═════ Provided information ═════
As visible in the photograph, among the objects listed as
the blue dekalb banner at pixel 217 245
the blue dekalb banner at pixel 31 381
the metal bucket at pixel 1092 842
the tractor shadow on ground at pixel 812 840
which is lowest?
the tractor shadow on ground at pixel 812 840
═════
═════ Provided information ═════
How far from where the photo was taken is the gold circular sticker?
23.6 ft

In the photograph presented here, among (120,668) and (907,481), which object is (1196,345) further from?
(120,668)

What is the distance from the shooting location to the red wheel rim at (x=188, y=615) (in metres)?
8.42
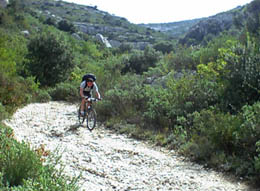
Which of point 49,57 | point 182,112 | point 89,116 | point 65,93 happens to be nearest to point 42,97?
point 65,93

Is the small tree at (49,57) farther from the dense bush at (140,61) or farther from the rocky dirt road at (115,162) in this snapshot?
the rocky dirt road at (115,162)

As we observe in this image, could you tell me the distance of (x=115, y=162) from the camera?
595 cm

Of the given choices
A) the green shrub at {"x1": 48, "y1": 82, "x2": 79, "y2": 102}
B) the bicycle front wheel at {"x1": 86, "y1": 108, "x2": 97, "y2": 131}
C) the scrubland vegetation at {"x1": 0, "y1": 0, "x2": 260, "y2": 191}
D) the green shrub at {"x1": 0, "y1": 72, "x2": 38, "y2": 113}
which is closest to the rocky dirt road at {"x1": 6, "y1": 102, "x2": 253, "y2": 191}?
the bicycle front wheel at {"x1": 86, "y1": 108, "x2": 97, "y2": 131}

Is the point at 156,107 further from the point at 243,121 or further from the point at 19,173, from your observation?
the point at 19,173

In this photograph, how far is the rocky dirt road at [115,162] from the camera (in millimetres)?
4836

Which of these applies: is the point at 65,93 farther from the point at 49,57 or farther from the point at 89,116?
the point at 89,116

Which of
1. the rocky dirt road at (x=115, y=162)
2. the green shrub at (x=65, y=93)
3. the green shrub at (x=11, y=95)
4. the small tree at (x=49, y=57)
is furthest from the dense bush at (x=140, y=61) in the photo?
═════
**Set problem:**
Swap "metal bucket" for "steel pail" in the entries, starting at the line containing "As visible in" and ending at the line containing "which is lowest?". Return only those lines, with everything else left unchanged.

**The answer:**
As visible in the photograph, among the objects listed as
the blue dekalb banner at pixel 217 245
the blue dekalb banner at pixel 31 381
the steel pail at pixel 1092 842
the tractor shadow on ground at pixel 812 840
which is lowest?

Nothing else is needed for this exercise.